By the time of conducting the third survey (at 12 months' post-MMT initiation), 3546 clients had been recruited cumulatively into the eight MMT clinics, but 1831 (51.6%) had dropped out. Among those who withdrew, 26.4% had been placed in detention centres by local policemen for continuing use of heroin while receiving MMT, 12.0% left the region, 11.6% were disqualified for not using MMT for 15 days, 5.0% had been arrested for criminal activity, and 30.6% dropped out for unknown reasons.
Data on HIV testing were available for most clients attending MMT, not only those who participated in the surveys.

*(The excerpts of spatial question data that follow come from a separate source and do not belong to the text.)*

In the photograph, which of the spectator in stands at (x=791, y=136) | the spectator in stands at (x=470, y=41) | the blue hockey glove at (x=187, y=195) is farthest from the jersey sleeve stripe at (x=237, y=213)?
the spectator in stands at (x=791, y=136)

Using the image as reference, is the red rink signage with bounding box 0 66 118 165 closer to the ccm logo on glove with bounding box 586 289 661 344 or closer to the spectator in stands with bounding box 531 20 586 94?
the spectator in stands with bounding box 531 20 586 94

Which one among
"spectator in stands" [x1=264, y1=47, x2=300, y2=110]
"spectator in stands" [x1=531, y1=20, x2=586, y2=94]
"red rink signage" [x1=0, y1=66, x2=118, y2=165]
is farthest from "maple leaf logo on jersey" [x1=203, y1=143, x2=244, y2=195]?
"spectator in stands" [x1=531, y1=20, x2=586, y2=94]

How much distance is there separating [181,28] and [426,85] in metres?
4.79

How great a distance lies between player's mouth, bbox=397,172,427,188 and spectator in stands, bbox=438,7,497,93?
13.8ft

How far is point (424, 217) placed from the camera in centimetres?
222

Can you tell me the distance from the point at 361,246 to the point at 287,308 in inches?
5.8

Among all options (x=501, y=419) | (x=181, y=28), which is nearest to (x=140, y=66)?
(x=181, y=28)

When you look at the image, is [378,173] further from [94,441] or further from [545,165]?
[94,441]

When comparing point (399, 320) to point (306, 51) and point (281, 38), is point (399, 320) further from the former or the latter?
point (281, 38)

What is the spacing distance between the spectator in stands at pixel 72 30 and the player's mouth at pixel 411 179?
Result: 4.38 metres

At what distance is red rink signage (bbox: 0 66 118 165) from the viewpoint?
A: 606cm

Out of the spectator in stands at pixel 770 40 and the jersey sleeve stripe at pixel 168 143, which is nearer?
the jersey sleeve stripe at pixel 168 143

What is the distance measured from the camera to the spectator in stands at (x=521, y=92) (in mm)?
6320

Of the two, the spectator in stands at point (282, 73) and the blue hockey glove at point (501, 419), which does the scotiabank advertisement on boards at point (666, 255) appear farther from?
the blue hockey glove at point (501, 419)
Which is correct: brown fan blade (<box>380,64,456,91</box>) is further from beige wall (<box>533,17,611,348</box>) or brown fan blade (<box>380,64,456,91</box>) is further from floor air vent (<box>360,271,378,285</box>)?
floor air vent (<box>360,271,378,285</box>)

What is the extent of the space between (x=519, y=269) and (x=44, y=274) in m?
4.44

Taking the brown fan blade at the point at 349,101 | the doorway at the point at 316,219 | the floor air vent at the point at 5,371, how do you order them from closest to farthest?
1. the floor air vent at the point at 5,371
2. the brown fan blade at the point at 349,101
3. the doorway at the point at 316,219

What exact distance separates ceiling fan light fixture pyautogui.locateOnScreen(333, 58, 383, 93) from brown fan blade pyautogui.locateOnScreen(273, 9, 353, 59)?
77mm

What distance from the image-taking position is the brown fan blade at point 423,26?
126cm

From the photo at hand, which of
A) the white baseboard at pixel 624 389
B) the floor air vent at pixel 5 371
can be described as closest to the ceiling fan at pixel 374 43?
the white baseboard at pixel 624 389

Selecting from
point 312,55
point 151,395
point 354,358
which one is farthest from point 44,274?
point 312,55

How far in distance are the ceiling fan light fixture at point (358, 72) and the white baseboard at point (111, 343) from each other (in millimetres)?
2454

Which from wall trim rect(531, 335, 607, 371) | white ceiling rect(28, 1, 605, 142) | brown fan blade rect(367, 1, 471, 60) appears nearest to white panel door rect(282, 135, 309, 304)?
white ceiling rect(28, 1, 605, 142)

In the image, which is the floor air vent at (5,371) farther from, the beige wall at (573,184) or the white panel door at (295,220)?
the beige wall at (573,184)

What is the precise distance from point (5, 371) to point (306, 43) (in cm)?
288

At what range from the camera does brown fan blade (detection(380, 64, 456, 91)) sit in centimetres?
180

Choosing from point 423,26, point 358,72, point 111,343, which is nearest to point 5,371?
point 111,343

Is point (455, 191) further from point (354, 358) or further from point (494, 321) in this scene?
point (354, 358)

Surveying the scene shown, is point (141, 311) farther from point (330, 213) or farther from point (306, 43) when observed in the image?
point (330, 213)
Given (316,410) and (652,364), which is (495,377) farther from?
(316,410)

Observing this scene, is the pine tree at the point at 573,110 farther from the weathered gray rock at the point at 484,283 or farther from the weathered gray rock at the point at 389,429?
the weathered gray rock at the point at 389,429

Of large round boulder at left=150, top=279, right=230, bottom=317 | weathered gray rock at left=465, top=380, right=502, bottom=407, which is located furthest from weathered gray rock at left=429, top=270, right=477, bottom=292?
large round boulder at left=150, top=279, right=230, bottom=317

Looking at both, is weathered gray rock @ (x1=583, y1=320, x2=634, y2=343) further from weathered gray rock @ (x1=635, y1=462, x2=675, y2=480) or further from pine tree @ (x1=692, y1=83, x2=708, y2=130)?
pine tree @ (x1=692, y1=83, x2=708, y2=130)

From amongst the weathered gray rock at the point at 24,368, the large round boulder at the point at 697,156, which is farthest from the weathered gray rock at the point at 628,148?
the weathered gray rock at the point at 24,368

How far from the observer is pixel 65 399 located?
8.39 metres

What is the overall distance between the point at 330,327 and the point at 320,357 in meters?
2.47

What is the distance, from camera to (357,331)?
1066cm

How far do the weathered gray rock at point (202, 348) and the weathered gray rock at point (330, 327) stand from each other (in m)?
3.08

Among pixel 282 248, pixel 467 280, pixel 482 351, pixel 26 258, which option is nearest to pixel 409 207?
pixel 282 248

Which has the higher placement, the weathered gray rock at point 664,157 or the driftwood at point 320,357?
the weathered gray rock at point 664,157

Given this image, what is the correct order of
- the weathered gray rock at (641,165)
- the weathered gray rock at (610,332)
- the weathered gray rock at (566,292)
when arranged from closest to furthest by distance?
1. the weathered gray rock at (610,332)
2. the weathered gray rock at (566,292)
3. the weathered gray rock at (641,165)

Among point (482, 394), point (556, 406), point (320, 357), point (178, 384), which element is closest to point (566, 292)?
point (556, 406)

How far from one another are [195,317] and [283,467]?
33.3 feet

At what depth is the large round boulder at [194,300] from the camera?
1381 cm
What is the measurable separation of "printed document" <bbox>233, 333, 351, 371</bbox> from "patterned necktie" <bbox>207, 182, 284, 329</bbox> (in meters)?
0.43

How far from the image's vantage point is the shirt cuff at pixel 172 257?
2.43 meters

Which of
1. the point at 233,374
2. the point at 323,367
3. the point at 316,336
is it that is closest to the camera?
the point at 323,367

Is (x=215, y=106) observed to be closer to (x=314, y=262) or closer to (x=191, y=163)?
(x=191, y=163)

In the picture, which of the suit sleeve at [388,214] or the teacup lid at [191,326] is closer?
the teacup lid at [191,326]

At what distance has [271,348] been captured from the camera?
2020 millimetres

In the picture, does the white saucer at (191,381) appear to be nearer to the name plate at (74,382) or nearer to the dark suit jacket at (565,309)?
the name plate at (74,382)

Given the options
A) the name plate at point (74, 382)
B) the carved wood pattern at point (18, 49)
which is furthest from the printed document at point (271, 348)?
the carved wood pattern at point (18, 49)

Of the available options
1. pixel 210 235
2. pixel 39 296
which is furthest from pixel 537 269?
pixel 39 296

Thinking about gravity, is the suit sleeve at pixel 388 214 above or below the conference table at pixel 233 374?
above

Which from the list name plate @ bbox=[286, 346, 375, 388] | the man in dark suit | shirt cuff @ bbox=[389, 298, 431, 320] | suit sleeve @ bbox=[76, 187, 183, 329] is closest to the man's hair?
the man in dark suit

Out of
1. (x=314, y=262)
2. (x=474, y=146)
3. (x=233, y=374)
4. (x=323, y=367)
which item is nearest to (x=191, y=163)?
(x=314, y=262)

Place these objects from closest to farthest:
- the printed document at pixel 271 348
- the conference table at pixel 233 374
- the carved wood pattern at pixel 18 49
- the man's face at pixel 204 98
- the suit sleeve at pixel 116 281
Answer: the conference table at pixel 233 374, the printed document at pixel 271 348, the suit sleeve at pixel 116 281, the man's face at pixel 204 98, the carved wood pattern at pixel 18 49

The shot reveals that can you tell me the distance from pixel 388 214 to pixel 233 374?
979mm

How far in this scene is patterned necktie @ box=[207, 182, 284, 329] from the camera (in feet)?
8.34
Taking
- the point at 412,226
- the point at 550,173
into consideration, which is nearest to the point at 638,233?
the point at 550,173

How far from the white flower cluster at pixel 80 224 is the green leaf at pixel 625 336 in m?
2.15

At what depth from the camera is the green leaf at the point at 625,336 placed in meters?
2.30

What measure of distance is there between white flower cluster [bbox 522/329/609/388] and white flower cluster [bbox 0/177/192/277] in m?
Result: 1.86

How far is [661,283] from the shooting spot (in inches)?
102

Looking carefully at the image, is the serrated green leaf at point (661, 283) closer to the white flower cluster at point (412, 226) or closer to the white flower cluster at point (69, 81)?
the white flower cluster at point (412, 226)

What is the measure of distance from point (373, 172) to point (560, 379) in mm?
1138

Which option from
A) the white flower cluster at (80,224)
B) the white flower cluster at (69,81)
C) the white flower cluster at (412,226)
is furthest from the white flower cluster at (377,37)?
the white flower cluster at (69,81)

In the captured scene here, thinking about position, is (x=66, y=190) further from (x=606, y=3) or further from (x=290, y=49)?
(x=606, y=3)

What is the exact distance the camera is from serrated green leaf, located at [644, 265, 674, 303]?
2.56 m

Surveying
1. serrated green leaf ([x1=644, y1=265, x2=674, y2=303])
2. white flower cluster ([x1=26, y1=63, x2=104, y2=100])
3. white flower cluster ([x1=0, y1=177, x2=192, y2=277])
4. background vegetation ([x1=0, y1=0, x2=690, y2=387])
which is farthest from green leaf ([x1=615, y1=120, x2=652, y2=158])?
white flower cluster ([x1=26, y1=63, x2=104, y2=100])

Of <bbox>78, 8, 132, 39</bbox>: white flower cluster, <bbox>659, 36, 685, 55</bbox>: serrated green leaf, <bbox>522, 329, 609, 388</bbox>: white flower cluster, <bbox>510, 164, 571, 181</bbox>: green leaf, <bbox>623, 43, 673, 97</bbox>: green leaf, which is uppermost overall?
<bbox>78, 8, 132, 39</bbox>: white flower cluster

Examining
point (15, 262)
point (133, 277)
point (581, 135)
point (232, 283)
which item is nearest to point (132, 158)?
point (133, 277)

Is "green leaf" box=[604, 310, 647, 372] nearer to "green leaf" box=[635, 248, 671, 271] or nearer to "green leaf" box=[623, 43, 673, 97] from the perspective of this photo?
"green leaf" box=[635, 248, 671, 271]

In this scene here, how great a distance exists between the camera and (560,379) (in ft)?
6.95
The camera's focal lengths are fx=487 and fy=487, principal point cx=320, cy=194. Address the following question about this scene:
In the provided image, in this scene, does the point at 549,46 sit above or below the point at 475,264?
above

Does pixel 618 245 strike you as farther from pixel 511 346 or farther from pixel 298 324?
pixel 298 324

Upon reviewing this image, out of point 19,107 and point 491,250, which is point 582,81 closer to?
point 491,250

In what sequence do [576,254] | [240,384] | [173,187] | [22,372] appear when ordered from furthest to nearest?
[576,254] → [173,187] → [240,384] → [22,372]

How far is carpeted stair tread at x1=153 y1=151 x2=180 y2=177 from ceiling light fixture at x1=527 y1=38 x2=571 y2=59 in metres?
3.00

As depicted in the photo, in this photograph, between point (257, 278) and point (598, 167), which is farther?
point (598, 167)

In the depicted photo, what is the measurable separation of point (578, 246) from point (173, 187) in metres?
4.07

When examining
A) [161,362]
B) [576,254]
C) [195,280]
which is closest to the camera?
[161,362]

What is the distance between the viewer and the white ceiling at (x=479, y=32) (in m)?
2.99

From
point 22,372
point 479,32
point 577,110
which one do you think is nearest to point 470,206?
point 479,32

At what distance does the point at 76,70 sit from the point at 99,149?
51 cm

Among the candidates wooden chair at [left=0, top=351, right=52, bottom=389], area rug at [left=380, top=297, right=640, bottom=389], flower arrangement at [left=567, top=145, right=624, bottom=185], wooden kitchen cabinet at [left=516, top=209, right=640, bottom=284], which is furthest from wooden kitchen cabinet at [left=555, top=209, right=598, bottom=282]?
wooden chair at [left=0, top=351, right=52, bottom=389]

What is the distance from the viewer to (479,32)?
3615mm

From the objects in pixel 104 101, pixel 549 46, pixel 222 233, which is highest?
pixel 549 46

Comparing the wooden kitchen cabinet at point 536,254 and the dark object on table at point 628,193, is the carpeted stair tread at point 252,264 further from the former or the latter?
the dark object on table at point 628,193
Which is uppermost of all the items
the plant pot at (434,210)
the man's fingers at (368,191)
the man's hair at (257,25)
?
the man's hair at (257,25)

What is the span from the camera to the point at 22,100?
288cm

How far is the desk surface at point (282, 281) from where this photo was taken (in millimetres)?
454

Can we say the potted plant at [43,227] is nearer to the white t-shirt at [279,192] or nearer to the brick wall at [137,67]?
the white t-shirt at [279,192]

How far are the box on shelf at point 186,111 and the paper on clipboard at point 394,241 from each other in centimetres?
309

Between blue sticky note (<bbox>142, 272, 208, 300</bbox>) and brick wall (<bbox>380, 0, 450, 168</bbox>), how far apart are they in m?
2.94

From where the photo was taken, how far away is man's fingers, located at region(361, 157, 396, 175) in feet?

By the time we conducted the third survey, cumulatively 3069 clients had been tested for HIV at entry to the MMT programme, of whom 349 tested HIV positive (11.4%). Among 1153 heroin users who were HIV negative at entry and were retested for HIV 12 months later, eight (0.7%) had seroconverted (Table 2).
An increasing number of countries are adopting MMT programmes to reduce the harmful effects of heroin use. Although MMT programmes operate differently in different countries, their functions generally have the same four goals: (i) reducing heroin usage; (ii) reducing addiction-related HIV risk behaviours, thereby reducing HIV transmission; (iii) reducing addiction-related crimes; and (iv) helping to resume their societal and familial functions [1–4,9–12]. On the basis of the results presented in this analysis, the Chinese MMT programme achieved these goals for those clients who remained in the MMT programme. Information collected from informal talks with local public security staff, relatives of clients and members of the communities where clients lived were consistent with clients' self-reports. As the MMT programme progressed and the number of clients increased, local drug markets began to shrink, crime rates reduced, local public security improved, and individuals increasingly began to understand and support the programme.
One limitation of the study is the selection of participants for the surveys. Patients who had been in and out of treatment or who dropped out completely were not included, and only those clients who had been on methadone continuously for at least 6 and 12 months were included in the second and third surveys, respectively. Those who participated in the survey may be less likely to inject drugs, engage in crimes, have a poor relationship with families and be unemployed, and thus be more likely to adhere to the programme. It is possible that this selection may cause bias that exaggerates the benefits of the MMT programme. Our data suggest that maintenance for long periods has considerable positive benefits; thus we are seeking strategies that increase adherence to the programme. These might include more appropriate (i.e. higher) dosing with methadone, better psychological and community support, and job retraining and placement, discussed below.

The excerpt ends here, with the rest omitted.